OBhave
In many ways, going to INSEAD is similar to joining a “Big Brother” season. You spend nearly 24 hours with people who just like you decided to come to the same place – but other than that may be (and probably are) totally different than you. You don’t know exactly what is about to happen, but you know it is going to take a lot of time and effort.
P1 is over. We have only one long weekend to think about everything we have been through since we came here before we start the next intensive 7 weeks, a.k.a P2. During P1 I studied more than I have ever known about numbers (MR=MC, WACC, and the almighty regression), but the course that had the strongest impact in my opinion was OB – Organizational Behaviour. It is difficult to point out one skill we acquired in this course. Instead, we studied a comprehensive approach that is not always easy to implement, but I think that it can serve us better in our career more than any specific mathematical formula.

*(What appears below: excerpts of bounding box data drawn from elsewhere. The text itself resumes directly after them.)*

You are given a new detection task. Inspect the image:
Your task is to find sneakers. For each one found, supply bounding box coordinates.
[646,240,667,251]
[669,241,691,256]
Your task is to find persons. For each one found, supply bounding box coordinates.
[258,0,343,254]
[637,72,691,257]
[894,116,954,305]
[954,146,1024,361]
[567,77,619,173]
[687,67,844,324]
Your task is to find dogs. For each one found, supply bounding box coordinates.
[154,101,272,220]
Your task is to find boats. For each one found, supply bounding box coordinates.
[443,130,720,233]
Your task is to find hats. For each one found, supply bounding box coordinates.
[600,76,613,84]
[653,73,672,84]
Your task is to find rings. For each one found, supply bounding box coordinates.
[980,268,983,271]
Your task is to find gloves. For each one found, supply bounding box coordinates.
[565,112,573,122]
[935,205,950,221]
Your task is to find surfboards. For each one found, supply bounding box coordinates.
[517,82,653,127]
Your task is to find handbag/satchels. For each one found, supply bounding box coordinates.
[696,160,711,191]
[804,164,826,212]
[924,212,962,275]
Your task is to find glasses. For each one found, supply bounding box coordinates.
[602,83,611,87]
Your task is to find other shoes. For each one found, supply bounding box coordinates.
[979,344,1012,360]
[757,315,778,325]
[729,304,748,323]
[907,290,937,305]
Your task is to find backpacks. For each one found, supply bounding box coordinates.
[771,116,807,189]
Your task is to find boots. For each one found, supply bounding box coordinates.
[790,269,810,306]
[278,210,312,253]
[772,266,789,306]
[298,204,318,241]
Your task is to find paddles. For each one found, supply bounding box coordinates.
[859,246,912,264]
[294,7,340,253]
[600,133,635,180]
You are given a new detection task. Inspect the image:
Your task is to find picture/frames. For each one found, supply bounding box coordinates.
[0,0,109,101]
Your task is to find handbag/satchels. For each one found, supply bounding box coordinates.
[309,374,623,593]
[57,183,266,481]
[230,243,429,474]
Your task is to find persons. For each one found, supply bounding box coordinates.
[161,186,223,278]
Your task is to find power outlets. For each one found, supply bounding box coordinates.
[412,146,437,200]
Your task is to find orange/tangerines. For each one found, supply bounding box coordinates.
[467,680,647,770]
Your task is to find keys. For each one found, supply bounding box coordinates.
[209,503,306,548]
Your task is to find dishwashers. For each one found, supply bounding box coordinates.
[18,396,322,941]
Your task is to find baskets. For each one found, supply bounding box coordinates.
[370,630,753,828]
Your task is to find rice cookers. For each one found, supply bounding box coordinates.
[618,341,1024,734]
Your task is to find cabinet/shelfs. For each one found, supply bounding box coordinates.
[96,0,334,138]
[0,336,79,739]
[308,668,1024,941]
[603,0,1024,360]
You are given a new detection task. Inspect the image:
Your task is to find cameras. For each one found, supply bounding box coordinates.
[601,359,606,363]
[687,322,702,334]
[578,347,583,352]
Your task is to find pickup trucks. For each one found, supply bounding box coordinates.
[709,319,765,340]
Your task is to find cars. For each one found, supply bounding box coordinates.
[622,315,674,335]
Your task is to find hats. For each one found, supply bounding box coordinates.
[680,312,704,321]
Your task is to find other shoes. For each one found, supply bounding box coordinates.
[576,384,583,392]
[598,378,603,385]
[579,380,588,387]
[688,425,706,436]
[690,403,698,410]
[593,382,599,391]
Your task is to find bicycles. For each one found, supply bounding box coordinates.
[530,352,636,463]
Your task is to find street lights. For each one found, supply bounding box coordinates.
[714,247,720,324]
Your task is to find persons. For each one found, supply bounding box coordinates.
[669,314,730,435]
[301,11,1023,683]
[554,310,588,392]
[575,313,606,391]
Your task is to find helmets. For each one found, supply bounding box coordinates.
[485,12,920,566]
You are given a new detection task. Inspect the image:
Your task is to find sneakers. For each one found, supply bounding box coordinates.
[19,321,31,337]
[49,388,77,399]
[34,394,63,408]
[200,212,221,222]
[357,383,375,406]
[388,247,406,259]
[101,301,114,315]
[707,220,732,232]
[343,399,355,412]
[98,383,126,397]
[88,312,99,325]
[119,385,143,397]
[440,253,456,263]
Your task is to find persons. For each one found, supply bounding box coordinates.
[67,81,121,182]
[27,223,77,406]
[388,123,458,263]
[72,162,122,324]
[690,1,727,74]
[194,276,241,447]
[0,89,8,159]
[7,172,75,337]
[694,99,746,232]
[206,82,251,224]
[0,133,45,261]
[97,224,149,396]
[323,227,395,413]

Most MBA students are used to mathematics and look for rules and research that will clarify life. How do you just let go, accept instability and deal with people who are much less predictable than numbers? There is no one formula or one right answer, and even sitting in a classroom for dozens of hours may not prepare you for the first obstacle.
Therefore, it is better to learn about ways to analyze such obstacles. We did it with role plays, feedback sessions, trying to think together of ways to drop an egg from the top of the roof and land it safely on the ground, and especially by learning how to listen to each other. It was a course that people could not stay indifferent to – because it dealt directly with our lives.
Two weeks have passed since our last OB session. We soon start the next “Fontainebleau Big Brother” season. I am not sure how many of us will know how to use regression after we graduate, but I am sure that we will not forget what we studied in OB. The question is whether we will know how to OBhave.